Skip to content

Bare metal prerequisites

Before following Bare Metal guides (e.g. running applications on the AAC Slurm cluster), ensure you meet the following. Individual guides may add their own requirements (e.g. a specific ROCm version or API token).

Access to the AAC environment

  • You must have Bare Metal access (SSH access to the cluster). This is separate from Plexus account access. Contact your AMD sponsor to request access and submit your SSH public key.
  • You need your private key and cluster hostname (e.g. aac13.amd.com) to connect. See Connecting to the AAC environment for PuTTY and MobaXterm, or AAC Slurm Cluster User Guide for SSH login and Slurm basics.

Partition naming and node allocation

On the AAC Slurm cluster, jobs and interactive sessions use partitions (queues). Partition names follow a convention that encodes CPUs, GPUs, GPU hives, GPU product, and OS (e.g. 256C8G1H_MI355X_Ubuntu22). Your account is granted access to specific partition(s).

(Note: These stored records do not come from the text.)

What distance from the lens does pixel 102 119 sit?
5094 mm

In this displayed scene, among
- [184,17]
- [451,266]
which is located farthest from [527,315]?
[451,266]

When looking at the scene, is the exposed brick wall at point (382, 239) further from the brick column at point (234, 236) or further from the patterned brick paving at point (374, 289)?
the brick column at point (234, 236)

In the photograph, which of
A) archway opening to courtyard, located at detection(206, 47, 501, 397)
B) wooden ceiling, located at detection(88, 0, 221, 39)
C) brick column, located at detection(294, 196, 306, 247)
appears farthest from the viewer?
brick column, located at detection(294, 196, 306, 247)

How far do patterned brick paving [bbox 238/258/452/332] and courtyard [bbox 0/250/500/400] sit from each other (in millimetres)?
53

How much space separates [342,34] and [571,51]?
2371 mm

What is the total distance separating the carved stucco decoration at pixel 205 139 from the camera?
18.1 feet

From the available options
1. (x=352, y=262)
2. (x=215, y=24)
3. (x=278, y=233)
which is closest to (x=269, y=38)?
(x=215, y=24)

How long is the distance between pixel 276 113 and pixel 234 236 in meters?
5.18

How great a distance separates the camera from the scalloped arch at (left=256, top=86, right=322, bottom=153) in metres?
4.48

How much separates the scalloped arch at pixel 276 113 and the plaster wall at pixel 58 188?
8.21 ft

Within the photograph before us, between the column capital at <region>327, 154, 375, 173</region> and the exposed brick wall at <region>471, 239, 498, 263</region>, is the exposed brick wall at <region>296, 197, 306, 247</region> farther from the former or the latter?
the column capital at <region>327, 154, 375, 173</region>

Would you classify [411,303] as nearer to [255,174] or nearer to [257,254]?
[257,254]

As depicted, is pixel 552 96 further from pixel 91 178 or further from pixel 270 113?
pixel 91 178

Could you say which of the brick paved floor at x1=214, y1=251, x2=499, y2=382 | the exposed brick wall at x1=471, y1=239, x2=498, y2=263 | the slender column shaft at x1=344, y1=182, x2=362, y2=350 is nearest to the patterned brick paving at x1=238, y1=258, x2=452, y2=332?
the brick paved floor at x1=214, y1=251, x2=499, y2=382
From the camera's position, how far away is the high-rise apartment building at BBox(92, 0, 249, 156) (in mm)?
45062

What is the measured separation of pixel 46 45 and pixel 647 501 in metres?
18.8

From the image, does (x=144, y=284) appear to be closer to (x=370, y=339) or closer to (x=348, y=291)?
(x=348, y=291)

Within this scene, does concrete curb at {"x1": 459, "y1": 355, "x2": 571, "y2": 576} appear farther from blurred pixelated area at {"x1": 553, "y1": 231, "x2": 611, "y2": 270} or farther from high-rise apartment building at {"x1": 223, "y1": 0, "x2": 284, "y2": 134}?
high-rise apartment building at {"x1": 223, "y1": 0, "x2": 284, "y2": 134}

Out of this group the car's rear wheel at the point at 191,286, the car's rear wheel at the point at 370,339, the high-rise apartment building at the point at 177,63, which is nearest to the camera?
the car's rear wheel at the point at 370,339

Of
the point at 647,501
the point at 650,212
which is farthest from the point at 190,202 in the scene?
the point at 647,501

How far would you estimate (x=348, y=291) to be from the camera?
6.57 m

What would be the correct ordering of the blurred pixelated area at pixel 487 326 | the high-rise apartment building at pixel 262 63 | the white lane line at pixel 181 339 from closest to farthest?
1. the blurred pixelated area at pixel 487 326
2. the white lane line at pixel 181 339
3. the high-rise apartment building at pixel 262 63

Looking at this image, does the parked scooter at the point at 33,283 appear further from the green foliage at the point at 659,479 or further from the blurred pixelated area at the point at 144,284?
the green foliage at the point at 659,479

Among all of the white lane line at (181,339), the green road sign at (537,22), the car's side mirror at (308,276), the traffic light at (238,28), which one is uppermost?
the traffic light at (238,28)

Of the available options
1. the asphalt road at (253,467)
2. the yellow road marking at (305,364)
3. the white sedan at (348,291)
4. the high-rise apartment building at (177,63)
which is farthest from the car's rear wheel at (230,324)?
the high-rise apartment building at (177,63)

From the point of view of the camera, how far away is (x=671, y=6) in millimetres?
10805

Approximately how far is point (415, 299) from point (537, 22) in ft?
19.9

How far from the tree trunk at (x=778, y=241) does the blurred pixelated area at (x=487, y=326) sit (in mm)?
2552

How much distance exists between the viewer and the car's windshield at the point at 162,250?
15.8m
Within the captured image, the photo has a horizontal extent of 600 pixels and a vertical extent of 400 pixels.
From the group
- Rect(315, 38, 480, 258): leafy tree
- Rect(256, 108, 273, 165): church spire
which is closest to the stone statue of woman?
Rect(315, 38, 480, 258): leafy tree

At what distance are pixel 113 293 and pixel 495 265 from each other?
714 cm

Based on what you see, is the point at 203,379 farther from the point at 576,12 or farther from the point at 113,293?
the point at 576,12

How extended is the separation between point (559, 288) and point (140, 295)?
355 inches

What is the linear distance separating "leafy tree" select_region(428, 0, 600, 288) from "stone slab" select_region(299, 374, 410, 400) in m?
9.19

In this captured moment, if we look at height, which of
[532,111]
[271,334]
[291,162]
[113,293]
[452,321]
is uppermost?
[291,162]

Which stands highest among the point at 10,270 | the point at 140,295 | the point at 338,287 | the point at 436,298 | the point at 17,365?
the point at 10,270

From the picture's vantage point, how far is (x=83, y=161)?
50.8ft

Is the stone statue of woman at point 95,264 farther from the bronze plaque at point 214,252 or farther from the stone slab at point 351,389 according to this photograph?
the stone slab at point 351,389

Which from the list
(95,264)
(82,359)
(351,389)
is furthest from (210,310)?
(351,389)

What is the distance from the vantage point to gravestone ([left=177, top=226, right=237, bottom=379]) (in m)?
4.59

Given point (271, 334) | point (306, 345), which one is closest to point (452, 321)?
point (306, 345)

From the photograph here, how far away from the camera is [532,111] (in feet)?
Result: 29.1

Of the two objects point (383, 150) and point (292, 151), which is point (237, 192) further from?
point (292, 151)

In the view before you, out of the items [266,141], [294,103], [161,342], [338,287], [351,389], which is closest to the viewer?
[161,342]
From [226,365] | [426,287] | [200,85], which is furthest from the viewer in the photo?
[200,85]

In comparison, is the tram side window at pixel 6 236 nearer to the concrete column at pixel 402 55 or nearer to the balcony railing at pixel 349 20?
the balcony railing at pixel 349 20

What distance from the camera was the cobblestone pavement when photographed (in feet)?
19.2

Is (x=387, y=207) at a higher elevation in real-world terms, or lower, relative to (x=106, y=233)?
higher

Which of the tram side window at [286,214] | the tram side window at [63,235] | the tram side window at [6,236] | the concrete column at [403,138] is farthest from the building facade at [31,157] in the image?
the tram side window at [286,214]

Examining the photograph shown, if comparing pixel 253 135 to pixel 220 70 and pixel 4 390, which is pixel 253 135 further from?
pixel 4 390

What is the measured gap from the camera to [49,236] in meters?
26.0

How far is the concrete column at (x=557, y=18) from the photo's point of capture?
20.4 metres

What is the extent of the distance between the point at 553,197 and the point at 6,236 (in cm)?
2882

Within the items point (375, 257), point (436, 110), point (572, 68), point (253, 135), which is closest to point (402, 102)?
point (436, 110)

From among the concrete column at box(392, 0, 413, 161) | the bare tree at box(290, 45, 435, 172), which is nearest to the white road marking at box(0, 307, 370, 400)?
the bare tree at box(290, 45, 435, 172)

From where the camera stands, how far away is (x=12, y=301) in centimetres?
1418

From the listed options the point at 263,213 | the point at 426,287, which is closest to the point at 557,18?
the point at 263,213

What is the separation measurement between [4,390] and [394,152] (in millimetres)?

To see your partitions and allocate a node, use Slurm commands such as sinfo and salloc. For the full partition naming convention and step-by-step login, allocation, and batch submission, see the AAC Slurm Cluster User Guide.

Common software

Many Bare Metal guides assume one or more of the following on the allocated node:

  • ROCm – AMD's GPU computing platform. Load a specific version via environment modules, for example: module load rocm-6.4.2. Check available versions with module avail. The AAC Slurm Cluster User Guide describes the standard module setup for SBATCH scripts.
  • Podman – Used in several guides to run containerized workloads (e.g. PyTorch, Megatron, NanoGPT). See How to use Podman if you need to install or use Podman on the cluster.

For definitions of terms such as Slurm, partition, ROCm, and HIP, see the Glossary.